You should not have any issues cranking that with 36 degrees locked. I would expect your initial to be 20-24 all in at 3000 - total between 34 and 41 depending on the humidity. That low of compression will want timing. Those heads want timing. That cam needs timing. Battery and starter may be weak. I usually have a spare starter (168 tooth) with me if you get into trouble. Are you running a 153 or a 168? Is the starter a high torque or low torque? The positive to the windings are about 3/4" for the front end of the starter on a high torque, and about an 1 1/2 " for a low. Not to be a butt, but did you disconnect the vacuum advance to do your mechanical time settings?
Andy said "butt"
hee heehee heee hee he ehe...
wheels777 wrote:
You should not have any issues cranking that with 36 degrees locked. I would expect your initial to be 20-24 all in at 3000 - total between 34 and 41 depending on the humidity. That low of compression will want timing. Those heads want timing. That cam needs timing. Battery and starter may be weak. I usually have a spare starter (168 tooth) with me if you get into trouble. Are you running a 153 or a 168? Is the starter a high torque or low torque? The positive to the windings are about 3/4" for the front end of the starter on a high torque, and about an 1 1/2 " for a low. Not to be a butt, but did you disconnect the vacuum advance to do your mechanical time settings?
153.
don't know if it's a high-torque starter or not.
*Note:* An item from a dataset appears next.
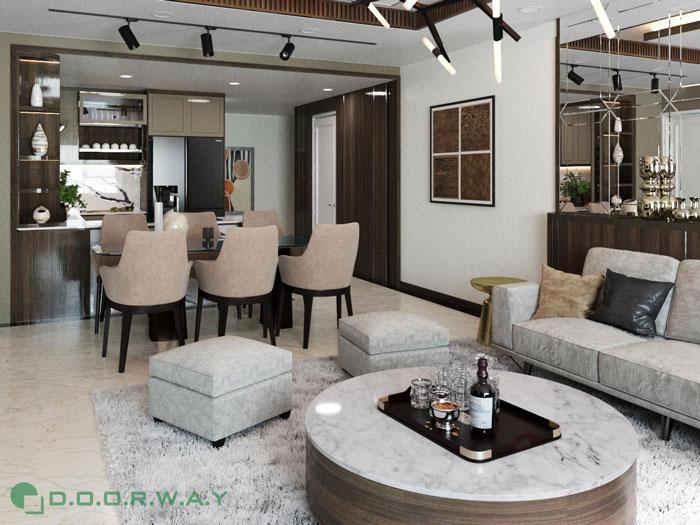 (9)Thiết kế nội thất chung cư cao cấp D.' Le Roi Soleil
no vacuum connected. i'm not offended.
what dimensions are you telling me?
i'll check voltage at starter. currently using 6-ga welding cable, about 9 feet long, for the positive cable. maybe too much voltage drop, but the cable doesn't get warm. using a ford relay about 2 feet from starter, if that matters. i believe i've got a spare starter as well.
question: say i idle at 600rpm (it's an easy number for this example), and i'm running 12 initial and 36 total, all in by 3000. if linear response, that's one degree centrifugal for 100rpm. compared to 24 initial and 36 total, again all in by 3000, in a car with a stick (or a loose converter), what's it mean on the dragstrip? a tenth? more?
John Brown wrote:
Andy said "butt"
hee heehee heee hee he ehe...
I heard him say turd one time when he got mad
We run up to 38-40 degrees total with a combo like that,it all depends on what the engine wants/likes.
Now... are you SURE that TDC is actually TDC? 12 degrees should give you zero trouble when cranking. (I'm sure you did the old "disable the ignition when cranking" test to see if the problem was indeed too much ignition advance... [i]right[/i]?
noisycricket wrote:
We run up to 38-40 degrees total with a combo like that,it all depends on what the engine wants/likes.
Now... are you SURE that TDC is actually TDC? 12 degrees should give you zero trouble when cranking. (I'm sure you did the old "disable the ignition when cranking" test to see if the problem was indeed too much ignition advance... [i]right[/i]?
nope, but i will tomorrow. that's a good idea, i wish i had thought of it when i was listening to my starter barely spin the engine. the engine was kicking back against the starter the way they do when it's got too much initial advance, so i assumed that was the problem without testing it.
Would anyone like to buy a distributor machine? I found one in a dumpster (the community college was cleaning out the old auto shop and throwing everything in a big dumpster and smashing it so no one would be able to use it, but I got this before they ruined it). I dont have any use for it becasue its too expensive to convert to electrioic ignition use.
I could us one, shoot me a price.
Its a Sun 404, and its in good shape except for having a dent in the side. Its only set up to use for points, but you can still buy the stuff to convert it to use with electronic ignition. If you want it, make me an offer that you are happy with, and for that and whatever it costs to package and send it, its yours.
That stuff can be silly expensive to find.